Beijing publicly admitted that it did not properly handle the SARS epidemic, but would not comment on its blocking of the Taiwan reporting to WHO.
Eventually, some information gathered by Taiwan was unofficially accepted by WHO, but most was exchanged on a country-by-country basis, bypassing the world body.
Even after the SARS crisis, China still opposes any Taiwan representation in the organization.
Taipei's ambassador believes that as Beijing's economic development accelerates, the pressure on Taiwan will only increase:
"They want to use Hong Kong as a model for Taiwan. Hong Kong has not worked. But, more importantly, Taiwan is not a colony, it is a country. Unlike Hong Kong we have an elected legislature we are responsible to."

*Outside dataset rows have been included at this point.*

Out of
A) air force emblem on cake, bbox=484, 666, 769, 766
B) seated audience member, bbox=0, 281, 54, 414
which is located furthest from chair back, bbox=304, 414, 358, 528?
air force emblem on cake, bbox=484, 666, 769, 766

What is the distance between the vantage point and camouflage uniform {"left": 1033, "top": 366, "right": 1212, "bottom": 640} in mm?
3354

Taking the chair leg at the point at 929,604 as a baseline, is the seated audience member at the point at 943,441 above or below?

Hsia expressed alarm on what he sees as China's latest strategy: targeting key industries that have powered Taiwan's economy, namely high-tech.
Taiwan's cash cow, exports of laptop computers under name brands such as Comapq, Dell and HP are being wooed by cheaper labor on the mainland.
Japan's leading maker of laptops, Toshiba, now regularly ships state-of-the-art computers from a new plant in China.
Ironically, Toshiba's Chinese factory produces computers that are powered by the latest Intel chips, made in California.
All of which has Hsia alarmed:
"The government is concerned about the export of high-tech production to China. It is talking to the industry to curb it."
The veteran diplomat summed up his government's outlook on the future: "We will continue to fight (Beijing), no matter what they do. We have no other choice."